If you grew up in the rural area of Rio Grande de Cima back then, you probably knew the two boys as Tonho and Cacau. Whether they were playing football or marbles, swimming in the river or in one of the nearby waterfalls, they were inseparable. One afternoon, Tonho and Cacau were playing on a dirt hill when photographer Carlos da Silva Assunção Filho (better known as Cafi) drove past in a Volkswagen Bug. He braked, shouted to the boys and as the dust settled, snapped their picture. “It was like lightning,” recalls Cafi. “It’s a strong image. The face of Brazil. And it was at the time when several artists were in exile.”
Cafi didn’t catch either boys’ name that day, but when he later showed the photo to Brazilian musicians Milton Nascimento and Lô Borges, the two knew they had their record cover for their 1972 double album, Clube Da Esquina. And for many years after the fact, people thought the photo was in fact Nascimento and Borges as young boys. For the next 40 years, the boys on the album cover were a mystery throughout Brazil, one requiring a manhunt of sorts to try and track the boys down. “Someone in the car shouted at me and I smiled,” Tonho recalled some 40 years later, as a reporter and photographer had finally tracked him and his childhood friend down, even recreating the iconic photo. “I was eating a piece of bread that someone had given me, because I was starving. And I was barefoot. But I never knew I was on the cover of a record. My mother will be thrilled. We never had a photo of me as a boy.”
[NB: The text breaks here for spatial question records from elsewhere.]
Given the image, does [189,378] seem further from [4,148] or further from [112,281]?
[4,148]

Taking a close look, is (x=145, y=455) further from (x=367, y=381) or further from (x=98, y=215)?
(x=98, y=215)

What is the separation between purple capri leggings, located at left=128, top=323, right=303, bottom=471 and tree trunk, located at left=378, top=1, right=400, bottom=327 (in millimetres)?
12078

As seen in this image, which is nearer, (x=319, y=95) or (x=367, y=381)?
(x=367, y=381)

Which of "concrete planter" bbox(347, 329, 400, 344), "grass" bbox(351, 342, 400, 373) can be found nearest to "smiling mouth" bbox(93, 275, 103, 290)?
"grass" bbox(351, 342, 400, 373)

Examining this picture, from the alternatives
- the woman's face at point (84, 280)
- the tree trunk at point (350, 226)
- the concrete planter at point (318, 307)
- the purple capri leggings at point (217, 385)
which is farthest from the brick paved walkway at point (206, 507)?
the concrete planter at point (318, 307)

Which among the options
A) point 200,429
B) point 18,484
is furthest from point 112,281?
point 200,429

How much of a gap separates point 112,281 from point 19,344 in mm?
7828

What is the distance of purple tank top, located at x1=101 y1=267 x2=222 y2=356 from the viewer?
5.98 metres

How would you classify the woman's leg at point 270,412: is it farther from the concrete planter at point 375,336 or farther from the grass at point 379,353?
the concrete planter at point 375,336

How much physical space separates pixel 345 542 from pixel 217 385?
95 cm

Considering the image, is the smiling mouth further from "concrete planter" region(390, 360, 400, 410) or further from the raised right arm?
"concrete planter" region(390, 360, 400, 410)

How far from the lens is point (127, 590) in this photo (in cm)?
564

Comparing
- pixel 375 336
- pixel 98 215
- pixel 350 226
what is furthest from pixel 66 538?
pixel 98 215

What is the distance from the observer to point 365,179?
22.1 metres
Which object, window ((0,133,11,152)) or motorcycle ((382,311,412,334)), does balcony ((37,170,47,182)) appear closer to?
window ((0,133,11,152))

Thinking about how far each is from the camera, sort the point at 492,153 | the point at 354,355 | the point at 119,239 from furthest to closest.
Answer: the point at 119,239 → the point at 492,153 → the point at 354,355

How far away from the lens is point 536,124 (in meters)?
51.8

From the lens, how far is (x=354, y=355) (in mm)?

While deep in the morass of a brutally repressive military regime, 1972 was a watershed moment for Brazilian pop music, or as it’s often called, MPB: Novos Baianos’ Acabou Chorare, Paulinho da Viola’s A Dança Da Solidão, the duo album from Nelson Angelo E Joyce, not to mention self-titled albums from Tim Maia, Jards Macalé, Tom Zé, and Elis Regina. And after years in exile, Tropicália heroes Gilberto Gil and Caetano Veloso returned home with career highlights in Expresso 2222 and Transa, respectively. Yet looming over them all is Clube Da Esquina, one of the most ambitious records in Brazilian music history, a double album that not only belongs in the same discussion with others in the Western canon—be it Blonde on Blonde or Exile on Main Street—but one that is even more uplifting and mystifying.